Jumping Through Generations
I've known for a while that I'm technically a grown-up. I'm 31, living in a different time zone from my parents, and engaged. I work full time and pay taxes. Now in Santa Cruz, I even pay for garbage and water, and if that isn't a hallmark of being grown up, I don't know what is. But I know all this and still feel like a kid most of the time. I don't feel that much different than I remember feeling at 10 or 20; I just drink a little more.

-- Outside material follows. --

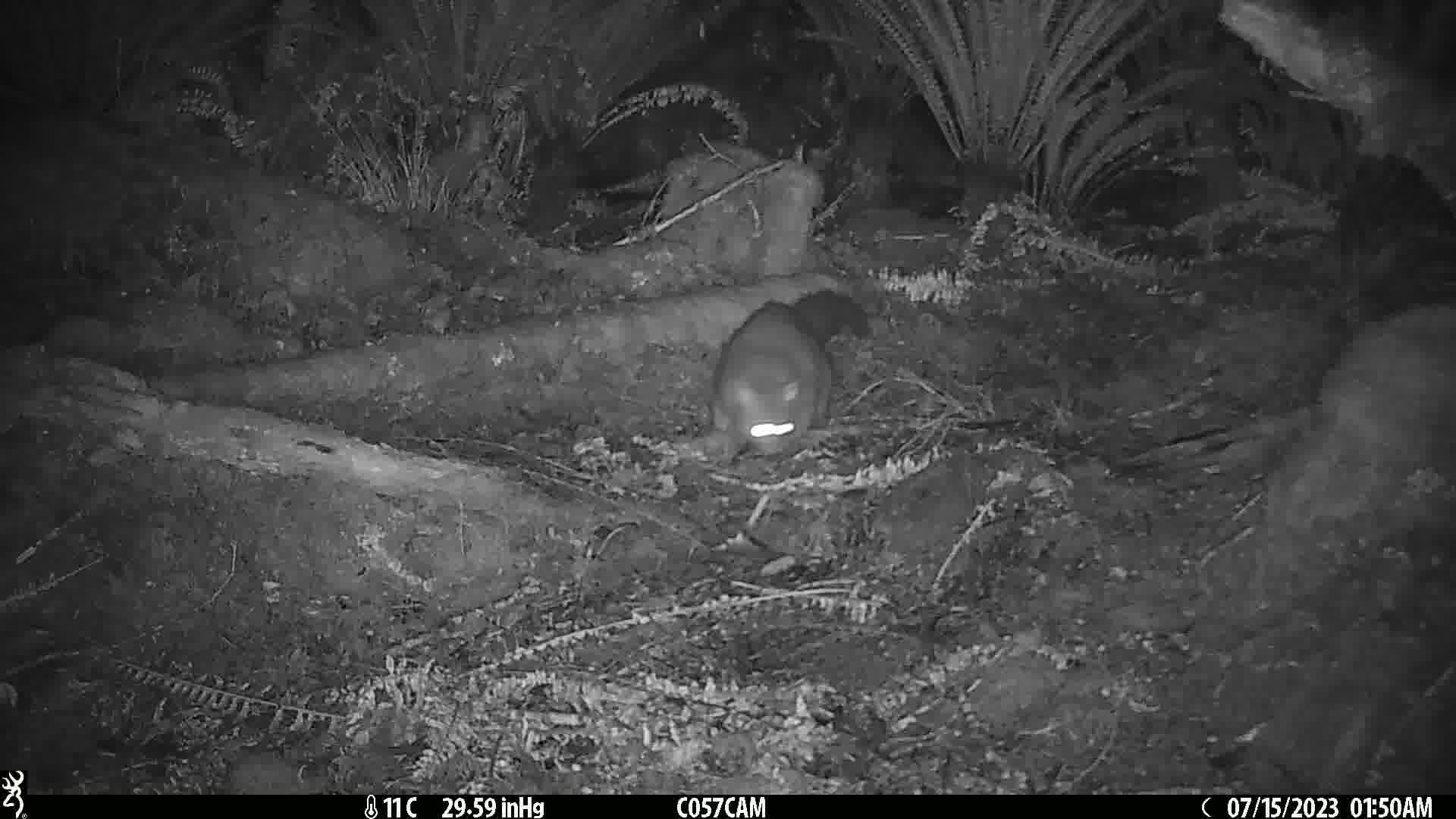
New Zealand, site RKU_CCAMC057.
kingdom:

Tonight I walked to Dig Nursery after work for a pop-up supper club dinner with Marina and her sister, mom, and nephews. After we got wine, Marina, Valerie, Boden and I stepped outside into the courtyard. After a few moments, I found myself apart from Marina and her sister, standing next to Boden as he scuffled in the stones. As I watched him pick up handfuls of pebbles, only to let them waterfall back to the ground--except for the random stones that vanished down his sleeves, much to his consternation--I thought to myself, "How do I herd him back to his mother?" But then I thought, "No, let her have a conversation with Marina. You can watch the kid for a bit."
The significance of this didn't hit me until my third glass of wine, while I was sitting at the long makeshift banquet table. In reflecting on that moment, I suddenly reframed my universe and saw myself as my uncle must have seen himself when tending to me when I was young. All of a sudden, I was in a different generation, my parents' generation, watching over a nephew, and the silver hair on my head took on a subtly different significance. Not a bad significance, or even necessarily a disturbing one, but definitely one of those snapshot moments that you would see in an art-house movie about growing older.
All of a sudden, there is someone younger than me. I no longer can see myself as the young kid; I'm in the generation that can be an uncle. It's an interesting shift in perspective.